Deleznable resulta el uso de útiles escolares para la transmisión ideológico-política a los infantes. Cuadernos y bultos con la imagen sobredimensionada del déspota constituyen un verdadero insulto a la inteligencia y una burda penetración consciente de la maleable mente infantil. Todos debemos repudiar estás acciones y revertirlas del modo que sea. Hay expresa prohibición legal de llevar la política a los centros educativos.
Otro factor importante de revisar es el del paternalista Estado docente. El control absoluto, la invasión de cuanto signifique educación por parte del poder establecido ha sido altamente contraproducente. No sólo porque inunda de ideología el ambiente, sino porque ha dado muestra de una incompetencia absoluta para ello, como no sea para buscar tanto como conseguir el dominio y la sujeción. Se ha acabado con el concepto de calidad en la educación, para imponer una visión meramente populista del asunto. No me refiero a la repartición de zapatos solamente. Llenar de números las aulas no garantiza buena educación. Pero tampoco con números se llena, por cierto. En la Universidad Simón Bolívar no han ingresado las cohortes 2021, 2022 y cuesta atender las que están «activas» por la carencia de personal académico, por las condiciones inaguantables. Esto brinda una clara idea de que los números ni bastan ni son en realidad la marca deseable, ni la más tomada en cuenta.
Debemos tender a una educación liberadora tanto del individuo como de la misma educación como proceso. Sin las cadenas del padre Estado que subyuga individuos e instituciones. Debe existir una verdadera, sana, competencia de las universidades, liceos, escuelas por la calidad de la formación que imparten. Debe haber un efectivo reconocimiento de la actividad desempeñada por quienes enseñan, por quienes trabajan en educación. Porque sino el éxodo continuará sin límite. Los jubilados que entregan el final de su vida no a sí sino a continuar repartiendo sus conocimientos en las aulas poseen un límite etario, natural. Se acabarán. ¿Y detrás? ¿Los profesores importados? No me vengan.
El regreso a clases ha sido un fracaso y lo seguirá siendo la educación en Venezuela mientras no haya un sesudo plan de atención a la realidad educativa nacional. Mientras no se eleve esta hasta la importancia que como proceso fundamental del Estado tiene, según una Constitución Nacional cada vez más desconocida y pisoteada por el despotismo. Una educación liberadora tiene relación directa con la liberación del país de las garras del terrorismo de Estado. Esa educación liberadora vendrá, aunque ahora sea una utopía. Por lo pronto tenemos que aceptar con amargura de impotencia que el regreso a clases, con el que de manera rimbombante se llena el gañote la fiera con sus tentáculos desde el usufructo negativo del poder, no es más que una engañosa quimera. Todos, o casi todos, simulan que existe un inicio. Todos sabemos lo vapuleado, casi inexistente, que resulta hoy el proceso educativo en Venezuela, por todos los factores conjuntados al unísono. La educación liberadora vendrá para satisfacción general.

ENUNCIADO ESCRITO:
Por favor, cita literalmente del texto sobre la educación en Venezuela la parte que abre con las palabras que contienen "Debemos tender a" y cierra con "No me vengan.". Responde basándote únicamente en el texto sobre la educación en Venezuela.

(Extractos de datos de preguntas espaciales)
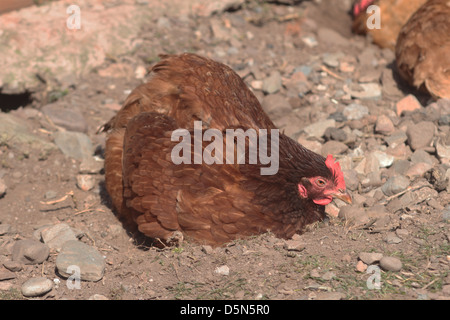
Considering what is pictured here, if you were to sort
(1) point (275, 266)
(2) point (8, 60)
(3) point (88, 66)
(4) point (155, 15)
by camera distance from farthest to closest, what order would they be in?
(4) point (155, 15), (3) point (88, 66), (2) point (8, 60), (1) point (275, 266)

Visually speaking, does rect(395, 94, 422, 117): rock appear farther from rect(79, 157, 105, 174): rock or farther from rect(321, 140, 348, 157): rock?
rect(79, 157, 105, 174): rock

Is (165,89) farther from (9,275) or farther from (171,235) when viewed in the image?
(9,275)

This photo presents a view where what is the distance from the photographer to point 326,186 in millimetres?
3613

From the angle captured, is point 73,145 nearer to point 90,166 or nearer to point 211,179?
point 90,166

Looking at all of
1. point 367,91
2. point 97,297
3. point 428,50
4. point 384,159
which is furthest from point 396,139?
point 97,297

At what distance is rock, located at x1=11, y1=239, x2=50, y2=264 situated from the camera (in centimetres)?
361

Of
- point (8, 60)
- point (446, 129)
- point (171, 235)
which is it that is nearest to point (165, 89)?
point (171, 235)

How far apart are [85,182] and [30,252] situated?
117 cm

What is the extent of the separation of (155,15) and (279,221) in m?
3.53

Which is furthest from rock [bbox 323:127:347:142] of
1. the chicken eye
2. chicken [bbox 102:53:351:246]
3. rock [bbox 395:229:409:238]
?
rock [bbox 395:229:409:238]

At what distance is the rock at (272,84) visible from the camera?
17.6 feet

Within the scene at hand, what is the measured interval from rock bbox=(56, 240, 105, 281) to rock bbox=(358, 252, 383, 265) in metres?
1.63

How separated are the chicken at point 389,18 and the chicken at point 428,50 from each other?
0.78 m
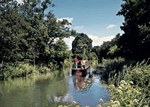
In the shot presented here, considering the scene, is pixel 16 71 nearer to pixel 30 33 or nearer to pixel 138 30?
pixel 30 33

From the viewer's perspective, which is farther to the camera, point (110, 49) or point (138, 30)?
point (110, 49)

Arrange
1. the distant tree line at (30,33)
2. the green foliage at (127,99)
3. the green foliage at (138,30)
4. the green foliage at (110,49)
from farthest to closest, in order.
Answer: the green foliage at (110,49) → the distant tree line at (30,33) → the green foliage at (138,30) → the green foliage at (127,99)

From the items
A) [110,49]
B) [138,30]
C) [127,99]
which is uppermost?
[110,49]

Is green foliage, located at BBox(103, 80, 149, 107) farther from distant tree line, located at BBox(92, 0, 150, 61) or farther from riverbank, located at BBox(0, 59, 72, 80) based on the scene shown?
riverbank, located at BBox(0, 59, 72, 80)

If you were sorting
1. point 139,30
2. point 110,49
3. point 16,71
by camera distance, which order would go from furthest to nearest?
point 110,49, point 16,71, point 139,30

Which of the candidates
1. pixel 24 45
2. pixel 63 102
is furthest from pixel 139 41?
pixel 24 45

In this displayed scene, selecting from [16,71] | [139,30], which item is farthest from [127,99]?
[16,71]

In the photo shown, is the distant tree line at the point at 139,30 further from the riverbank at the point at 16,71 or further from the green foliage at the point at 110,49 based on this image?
the green foliage at the point at 110,49

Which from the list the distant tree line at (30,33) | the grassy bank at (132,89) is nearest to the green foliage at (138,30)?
the grassy bank at (132,89)

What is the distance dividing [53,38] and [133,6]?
15.2m

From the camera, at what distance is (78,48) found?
53531 mm

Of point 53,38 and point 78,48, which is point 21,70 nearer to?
point 53,38

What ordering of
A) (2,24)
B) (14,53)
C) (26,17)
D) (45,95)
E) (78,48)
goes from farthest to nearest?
(78,48)
(26,17)
(14,53)
(2,24)
(45,95)

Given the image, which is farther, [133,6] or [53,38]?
[53,38]
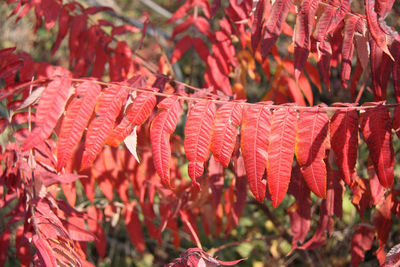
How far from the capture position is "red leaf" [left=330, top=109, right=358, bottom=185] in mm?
1406

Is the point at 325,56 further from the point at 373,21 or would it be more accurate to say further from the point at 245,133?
the point at 245,133

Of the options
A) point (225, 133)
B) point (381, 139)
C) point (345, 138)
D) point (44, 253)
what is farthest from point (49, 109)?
point (381, 139)

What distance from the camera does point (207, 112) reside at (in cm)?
141

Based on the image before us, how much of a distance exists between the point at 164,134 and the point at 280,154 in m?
0.39

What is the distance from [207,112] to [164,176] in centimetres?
27

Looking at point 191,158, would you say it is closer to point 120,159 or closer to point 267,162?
point 267,162

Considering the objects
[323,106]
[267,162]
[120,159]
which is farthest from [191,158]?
[120,159]

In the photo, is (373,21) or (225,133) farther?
(225,133)

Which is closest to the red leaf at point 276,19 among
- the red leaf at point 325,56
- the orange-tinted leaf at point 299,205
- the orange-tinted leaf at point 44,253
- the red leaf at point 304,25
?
the red leaf at point 304,25

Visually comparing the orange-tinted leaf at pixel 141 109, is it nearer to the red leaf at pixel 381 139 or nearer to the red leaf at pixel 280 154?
the red leaf at pixel 280 154

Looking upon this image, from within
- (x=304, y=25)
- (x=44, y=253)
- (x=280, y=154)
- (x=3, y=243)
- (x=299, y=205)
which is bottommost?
(x=3, y=243)

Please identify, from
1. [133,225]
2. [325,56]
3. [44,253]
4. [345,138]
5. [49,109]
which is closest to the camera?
[44,253]

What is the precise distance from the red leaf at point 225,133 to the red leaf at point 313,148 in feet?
0.73

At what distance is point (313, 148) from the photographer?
1.37 meters
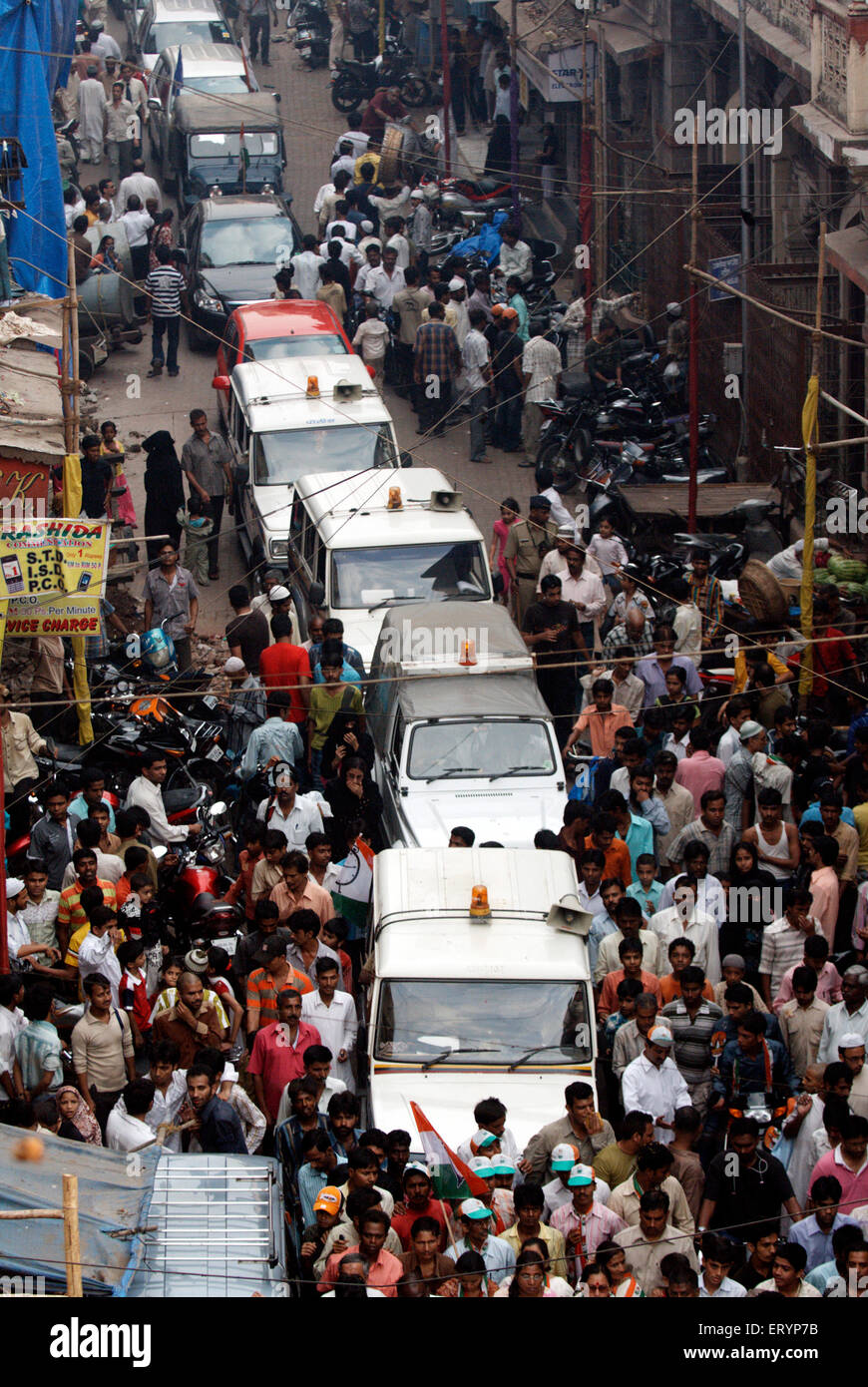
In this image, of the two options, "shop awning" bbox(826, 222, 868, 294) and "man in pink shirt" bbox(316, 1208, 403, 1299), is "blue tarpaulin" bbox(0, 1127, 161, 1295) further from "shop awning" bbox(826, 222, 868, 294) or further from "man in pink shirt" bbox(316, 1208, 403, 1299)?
"shop awning" bbox(826, 222, 868, 294)

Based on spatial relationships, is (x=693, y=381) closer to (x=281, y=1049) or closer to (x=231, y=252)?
(x=231, y=252)

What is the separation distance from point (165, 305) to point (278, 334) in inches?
111

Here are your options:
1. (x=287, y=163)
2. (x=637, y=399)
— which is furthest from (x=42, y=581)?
(x=287, y=163)

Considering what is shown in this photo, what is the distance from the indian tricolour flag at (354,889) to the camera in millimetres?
11297

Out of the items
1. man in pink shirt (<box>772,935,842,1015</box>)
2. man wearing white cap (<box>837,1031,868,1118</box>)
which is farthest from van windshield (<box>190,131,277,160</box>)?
A: man wearing white cap (<box>837,1031,868,1118</box>)

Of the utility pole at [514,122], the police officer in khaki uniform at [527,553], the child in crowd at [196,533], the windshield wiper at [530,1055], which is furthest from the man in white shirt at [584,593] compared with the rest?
the utility pole at [514,122]

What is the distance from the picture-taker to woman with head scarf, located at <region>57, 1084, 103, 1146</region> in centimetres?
883

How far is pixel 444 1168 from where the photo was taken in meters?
8.63

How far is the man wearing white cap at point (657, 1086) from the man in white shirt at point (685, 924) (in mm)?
1151

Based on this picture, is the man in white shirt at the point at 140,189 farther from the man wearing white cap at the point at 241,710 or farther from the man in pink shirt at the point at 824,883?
the man in pink shirt at the point at 824,883

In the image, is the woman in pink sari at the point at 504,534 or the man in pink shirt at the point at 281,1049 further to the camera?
the woman in pink sari at the point at 504,534

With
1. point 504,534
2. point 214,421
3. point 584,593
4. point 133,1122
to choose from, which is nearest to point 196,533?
point 504,534

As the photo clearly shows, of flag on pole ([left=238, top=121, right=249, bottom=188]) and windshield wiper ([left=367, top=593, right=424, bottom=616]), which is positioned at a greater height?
flag on pole ([left=238, top=121, right=249, bottom=188])

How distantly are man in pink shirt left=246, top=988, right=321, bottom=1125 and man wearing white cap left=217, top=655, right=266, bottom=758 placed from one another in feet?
13.6
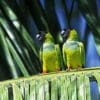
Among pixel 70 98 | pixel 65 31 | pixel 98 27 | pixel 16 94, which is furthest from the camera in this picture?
pixel 65 31

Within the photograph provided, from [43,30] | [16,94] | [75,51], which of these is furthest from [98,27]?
[16,94]

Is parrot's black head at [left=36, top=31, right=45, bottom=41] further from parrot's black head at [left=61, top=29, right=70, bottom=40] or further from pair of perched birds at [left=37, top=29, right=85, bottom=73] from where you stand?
parrot's black head at [left=61, top=29, right=70, bottom=40]

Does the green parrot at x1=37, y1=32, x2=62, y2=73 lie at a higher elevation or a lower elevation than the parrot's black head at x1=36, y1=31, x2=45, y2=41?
lower

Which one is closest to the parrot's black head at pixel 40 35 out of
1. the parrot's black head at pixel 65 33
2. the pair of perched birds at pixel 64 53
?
the pair of perched birds at pixel 64 53

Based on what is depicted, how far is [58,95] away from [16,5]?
1.18 m

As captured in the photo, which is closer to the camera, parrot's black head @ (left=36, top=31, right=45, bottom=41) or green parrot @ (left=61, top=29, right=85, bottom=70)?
green parrot @ (left=61, top=29, right=85, bottom=70)

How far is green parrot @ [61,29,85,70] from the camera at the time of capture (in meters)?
3.34

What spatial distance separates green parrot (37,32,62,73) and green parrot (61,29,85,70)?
0.05m

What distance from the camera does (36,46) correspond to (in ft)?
11.7

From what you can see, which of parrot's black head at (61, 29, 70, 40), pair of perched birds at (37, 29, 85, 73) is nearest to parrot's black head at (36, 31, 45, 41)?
pair of perched birds at (37, 29, 85, 73)

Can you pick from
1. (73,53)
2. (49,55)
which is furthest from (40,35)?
(73,53)

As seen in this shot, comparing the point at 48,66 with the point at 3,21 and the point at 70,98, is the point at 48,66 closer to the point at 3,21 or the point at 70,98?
the point at 3,21

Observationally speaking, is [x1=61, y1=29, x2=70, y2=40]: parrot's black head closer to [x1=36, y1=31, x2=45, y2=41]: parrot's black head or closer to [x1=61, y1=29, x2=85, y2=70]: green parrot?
[x1=61, y1=29, x2=85, y2=70]: green parrot

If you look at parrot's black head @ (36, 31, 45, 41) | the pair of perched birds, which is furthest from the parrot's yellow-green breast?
parrot's black head @ (36, 31, 45, 41)
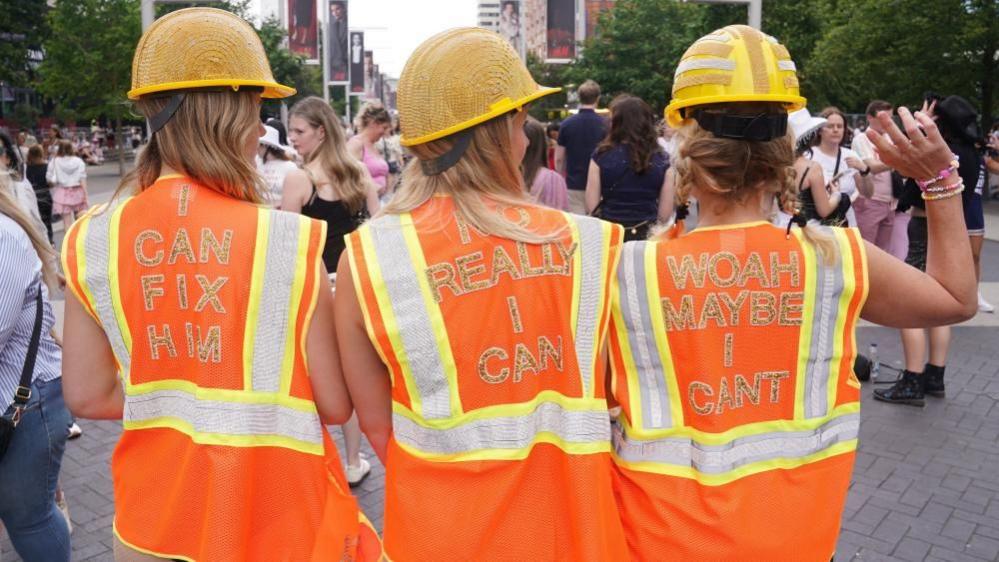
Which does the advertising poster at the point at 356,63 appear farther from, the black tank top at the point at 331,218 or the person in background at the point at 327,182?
the black tank top at the point at 331,218

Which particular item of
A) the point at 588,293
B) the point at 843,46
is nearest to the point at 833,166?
the point at 588,293

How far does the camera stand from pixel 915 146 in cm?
186

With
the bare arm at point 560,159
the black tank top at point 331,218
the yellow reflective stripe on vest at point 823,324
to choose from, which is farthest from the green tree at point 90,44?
the yellow reflective stripe on vest at point 823,324

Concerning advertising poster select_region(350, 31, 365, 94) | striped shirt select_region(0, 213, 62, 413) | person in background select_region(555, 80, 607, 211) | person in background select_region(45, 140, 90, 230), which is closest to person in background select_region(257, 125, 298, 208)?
person in background select_region(555, 80, 607, 211)

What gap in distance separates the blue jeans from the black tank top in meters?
2.17

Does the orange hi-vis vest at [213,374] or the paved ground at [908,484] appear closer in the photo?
the orange hi-vis vest at [213,374]

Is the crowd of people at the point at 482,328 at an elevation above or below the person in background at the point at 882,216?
above

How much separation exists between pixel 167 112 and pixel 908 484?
14.1 feet

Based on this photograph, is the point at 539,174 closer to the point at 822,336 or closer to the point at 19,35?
the point at 822,336

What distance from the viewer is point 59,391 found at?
2.89m

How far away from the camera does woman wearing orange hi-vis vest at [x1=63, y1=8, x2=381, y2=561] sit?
1.94 metres

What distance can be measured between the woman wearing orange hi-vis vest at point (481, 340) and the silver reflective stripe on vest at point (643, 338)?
9 centimetres

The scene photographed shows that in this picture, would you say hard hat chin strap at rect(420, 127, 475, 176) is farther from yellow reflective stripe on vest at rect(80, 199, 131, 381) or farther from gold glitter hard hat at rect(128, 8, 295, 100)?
yellow reflective stripe on vest at rect(80, 199, 131, 381)

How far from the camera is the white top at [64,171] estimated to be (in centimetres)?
1423
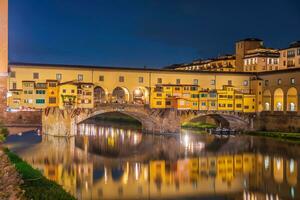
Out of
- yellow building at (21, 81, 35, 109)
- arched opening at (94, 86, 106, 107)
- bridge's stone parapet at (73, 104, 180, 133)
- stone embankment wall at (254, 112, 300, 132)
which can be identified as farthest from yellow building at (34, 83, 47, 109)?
stone embankment wall at (254, 112, 300, 132)

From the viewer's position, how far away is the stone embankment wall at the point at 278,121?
174 ft

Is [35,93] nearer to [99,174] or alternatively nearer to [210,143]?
[210,143]

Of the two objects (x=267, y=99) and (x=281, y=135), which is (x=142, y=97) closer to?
(x=267, y=99)

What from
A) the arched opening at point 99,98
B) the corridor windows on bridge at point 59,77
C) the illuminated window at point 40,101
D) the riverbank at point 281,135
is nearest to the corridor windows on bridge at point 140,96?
the arched opening at point 99,98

RESULTADO DE LA TAREA:
Debemos tender a una educación liberadora tanto del individuo como de la misma educación como proceso. Sin las cadenas del padre Estado que subyuga individuos e instituciones. Debe existir una verdadera, sana, competencia de las universidades, liceos, escuelas por la calidad de la formación que imparten. Debe haber un efectivo reconocimiento de la actividad desempeñada por quienes enseñan, por quienes trabajan en educación. Porque sino el éxodo continuará sin límite. Los jubilados que entregan el final de su vida no a sí sino a continuar repartiendo sus conocimientos en las aulas poseen un límite etario, natural. Se acabarán. ¿Y detrás? ¿Los profesores importados? No me vengan.